- Your instructions
Copy the data below word for word, everything from the very start down to the line that contains "9L332 27H351L356 21V9L347", with that line included. Leave the pictures out of your copy.

## Start Recorded data

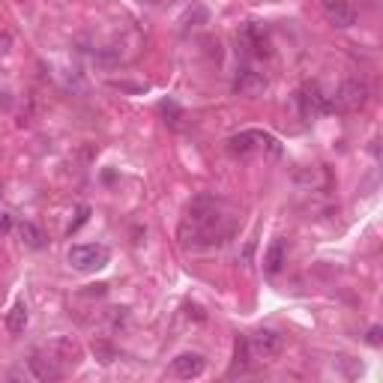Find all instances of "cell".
<instances>
[{
	"label": "cell",
	"mask_w": 383,
	"mask_h": 383,
	"mask_svg": "<svg viewBox=\"0 0 383 383\" xmlns=\"http://www.w3.org/2000/svg\"><path fill=\"white\" fill-rule=\"evenodd\" d=\"M228 236L224 224V201L216 195H198L189 204V213L180 224V240L186 249H213Z\"/></svg>",
	"instance_id": "6da1fadb"
},
{
	"label": "cell",
	"mask_w": 383,
	"mask_h": 383,
	"mask_svg": "<svg viewBox=\"0 0 383 383\" xmlns=\"http://www.w3.org/2000/svg\"><path fill=\"white\" fill-rule=\"evenodd\" d=\"M323 9L332 27H351L356 21V9L347 0H323Z\"/></svg>",
	"instance_id": "30bf717a"
},
{
	"label": "cell",
	"mask_w": 383,
	"mask_h": 383,
	"mask_svg": "<svg viewBox=\"0 0 383 383\" xmlns=\"http://www.w3.org/2000/svg\"><path fill=\"white\" fill-rule=\"evenodd\" d=\"M87 219H90V207H87V204H81V207H78V216H75V222L69 224V231H66V234L72 236V234H75L78 228H81V224H84Z\"/></svg>",
	"instance_id": "d6986e66"
},
{
	"label": "cell",
	"mask_w": 383,
	"mask_h": 383,
	"mask_svg": "<svg viewBox=\"0 0 383 383\" xmlns=\"http://www.w3.org/2000/svg\"><path fill=\"white\" fill-rule=\"evenodd\" d=\"M368 344H380V326H371V330H368Z\"/></svg>",
	"instance_id": "7402d4cb"
},
{
	"label": "cell",
	"mask_w": 383,
	"mask_h": 383,
	"mask_svg": "<svg viewBox=\"0 0 383 383\" xmlns=\"http://www.w3.org/2000/svg\"><path fill=\"white\" fill-rule=\"evenodd\" d=\"M234 90L243 96H261L267 90V75L264 72H255V69H240L236 72V81H234Z\"/></svg>",
	"instance_id": "9c48e42d"
},
{
	"label": "cell",
	"mask_w": 383,
	"mask_h": 383,
	"mask_svg": "<svg viewBox=\"0 0 383 383\" xmlns=\"http://www.w3.org/2000/svg\"><path fill=\"white\" fill-rule=\"evenodd\" d=\"M9 48H13V36H9V33H0V58L9 54Z\"/></svg>",
	"instance_id": "44dd1931"
},
{
	"label": "cell",
	"mask_w": 383,
	"mask_h": 383,
	"mask_svg": "<svg viewBox=\"0 0 383 383\" xmlns=\"http://www.w3.org/2000/svg\"><path fill=\"white\" fill-rule=\"evenodd\" d=\"M25 326H27V306L18 300L13 306V311L6 314V330L13 335H21V332H25Z\"/></svg>",
	"instance_id": "5bb4252c"
},
{
	"label": "cell",
	"mask_w": 383,
	"mask_h": 383,
	"mask_svg": "<svg viewBox=\"0 0 383 383\" xmlns=\"http://www.w3.org/2000/svg\"><path fill=\"white\" fill-rule=\"evenodd\" d=\"M48 351L60 359V363H78L81 359V347H78L75 342H69V339H58V342H51L48 344Z\"/></svg>",
	"instance_id": "4fadbf2b"
},
{
	"label": "cell",
	"mask_w": 383,
	"mask_h": 383,
	"mask_svg": "<svg viewBox=\"0 0 383 383\" xmlns=\"http://www.w3.org/2000/svg\"><path fill=\"white\" fill-rule=\"evenodd\" d=\"M18 234H21V243H25L27 249H42V246H45V236H42V231L36 228V224L25 222V224L18 228Z\"/></svg>",
	"instance_id": "2e32d148"
},
{
	"label": "cell",
	"mask_w": 383,
	"mask_h": 383,
	"mask_svg": "<svg viewBox=\"0 0 383 383\" xmlns=\"http://www.w3.org/2000/svg\"><path fill=\"white\" fill-rule=\"evenodd\" d=\"M204 368H207V363L201 354H180L171 363V375L180 380H195V377L204 375Z\"/></svg>",
	"instance_id": "ba28073f"
},
{
	"label": "cell",
	"mask_w": 383,
	"mask_h": 383,
	"mask_svg": "<svg viewBox=\"0 0 383 383\" xmlns=\"http://www.w3.org/2000/svg\"><path fill=\"white\" fill-rule=\"evenodd\" d=\"M141 4H147V6H156V4H162V0H141Z\"/></svg>",
	"instance_id": "603a6c76"
},
{
	"label": "cell",
	"mask_w": 383,
	"mask_h": 383,
	"mask_svg": "<svg viewBox=\"0 0 383 383\" xmlns=\"http://www.w3.org/2000/svg\"><path fill=\"white\" fill-rule=\"evenodd\" d=\"M9 231H13V216H9V213H0V236H6Z\"/></svg>",
	"instance_id": "ffe728a7"
},
{
	"label": "cell",
	"mask_w": 383,
	"mask_h": 383,
	"mask_svg": "<svg viewBox=\"0 0 383 383\" xmlns=\"http://www.w3.org/2000/svg\"><path fill=\"white\" fill-rule=\"evenodd\" d=\"M66 257H69V267L78 269V273H96V269L108 267L111 249L102 243H84V246H72Z\"/></svg>",
	"instance_id": "7a4b0ae2"
},
{
	"label": "cell",
	"mask_w": 383,
	"mask_h": 383,
	"mask_svg": "<svg viewBox=\"0 0 383 383\" xmlns=\"http://www.w3.org/2000/svg\"><path fill=\"white\" fill-rule=\"evenodd\" d=\"M27 368L33 371V377L45 380V383L63 377V363L48 351V347H45V351H33L30 359H27Z\"/></svg>",
	"instance_id": "5b68a950"
},
{
	"label": "cell",
	"mask_w": 383,
	"mask_h": 383,
	"mask_svg": "<svg viewBox=\"0 0 383 383\" xmlns=\"http://www.w3.org/2000/svg\"><path fill=\"white\" fill-rule=\"evenodd\" d=\"M368 102V84L365 81H344L332 99L335 111H359Z\"/></svg>",
	"instance_id": "8992f818"
},
{
	"label": "cell",
	"mask_w": 383,
	"mask_h": 383,
	"mask_svg": "<svg viewBox=\"0 0 383 383\" xmlns=\"http://www.w3.org/2000/svg\"><path fill=\"white\" fill-rule=\"evenodd\" d=\"M257 147L269 150V156H281L278 138H273L269 132H261V129H246V132L231 135V138H228V150L236 153V156H246V153H252Z\"/></svg>",
	"instance_id": "3957f363"
},
{
	"label": "cell",
	"mask_w": 383,
	"mask_h": 383,
	"mask_svg": "<svg viewBox=\"0 0 383 383\" xmlns=\"http://www.w3.org/2000/svg\"><path fill=\"white\" fill-rule=\"evenodd\" d=\"M159 114L165 117V123H171V126H177V123L183 120V111H180V105L174 102V99H162V102H159Z\"/></svg>",
	"instance_id": "e0dca14e"
},
{
	"label": "cell",
	"mask_w": 383,
	"mask_h": 383,
	"mask_svg": "<svg viewBox=\"0 0 383 383\" xmlns=\"http://www.w3.org/2000/svg\"><path fill=\"white\" fill-rule=\"evenodd\" d=\"M210 25V9L204 4H195V6H189L183 18H180V30L183 33H192V30H198V27H204Z\"/></svg>",
	"instance_id": "7c38bea8"
},
{
	"label": "cell",
	"mask_w": 383,
	"mask_h": 383,
	"mask_svg": "<svg viewBox=\"0 0 383 383\" xmlns=\"http://www.w3.org/2000/svg\"><path fill=\"white\" fill-rule=\"evenodd\" d=\"M288 264V246H285V240H273L269 243V249L264 252V269L269 276H278L281 273V267Z\"/></svg>",
	"instance_id": "8fae6325"
},
{
	"label": "cell",
	"mask_w": 383,
	"mask_h": 383,
	"mask_svg": "<svg viewBox=\"0 0 383 383\" xmlns=\"http://www.w3.org/2000/svg\"><path fill=\"white\" fill-rule=\"evenodd\" d=\"M297 105H300V114L306 117V120H314V117H326V114H332V99L330 96H323L321 93V87L318 84H306L297 93Z\"/></svg>",
	"instance_id": "277c9868"
},
{
	"label": "cell",
	"mask_w": 383,
	"mask_h": 383,
	"mask_svg": "<svg viewBox=\"0 0 383 383\" xmlns=\"http://www.w3.org/2000/svg\"><path fill=\"white\" fill-rule=\"evenodd\" d=\"M93 354H96V359H99V363H102V365H111V363H114V359H117L114 347H108L105 342H96V344H93Z\"/></svg>",
	"instance_id": "ac0fdd59"
},
{
	"label": "cell",
	"mask_w": 383,
	"mask_h": 383,
	"mask_svg": "<svg viewBox=\"0 0 383 383\" xmlns=\"http://www.w3.org/2000/svg\"><path fill=\"white\" fill-rule=\"evenodd\" d=\"M249 347H255V354H257V356L273 359V356H278L281 351H285V339H281V335H278L276 330H257V332L252 335Z\"/></svg>",
	"instance_id": "52a82bcc"
},
{
	"label": "cell",
	"mask_w": 383,
	"mask_h": 383,
	"mask_svg": "<svg viewBox=\"0 0 383 383\" xmlns=\"http://www.w3.org/2000/svg\"><path fill=\"white\" fill-rule=\"evenodd\" d=\"M246 368H249V339L236 335V342H234V368H231V375H236V371H246Z\"/></svg>",
	"instance_id": "9a60e30c"
}]
</instances>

## End Recorded data

- Complete answer
Find all instances of "cell".
<instances>
[{
	"label": "cell",
	"mask_w": 383,
	"mask_h": 383,
	"mask_svg": "<svg viewBox=\"0 0 383 383\" xmlns=\"http://www.w3.org/2000/svg\"><path fill=\"white\" fill-rule=\"evenodd\" d=\"M228 236L224 224V201L216 195H198L189 204V213L180 224V240L186 249H213Z\"/></svg>",
	"instance_id": "6da1fadb"
},
{
	"label": "cell",
	"mask_w": 383,
	"mask_h": 383,
	"mask_svg": "<svg viewBox=\"0 0 383 383\" xmlns=\"http://www.w3.org/2000/svg\"><path fill=\"white\" fill-rule=\"evenodd\" d=\"M323 9L332 27H351L356 21V9L347 0H323Z\"/></svg>",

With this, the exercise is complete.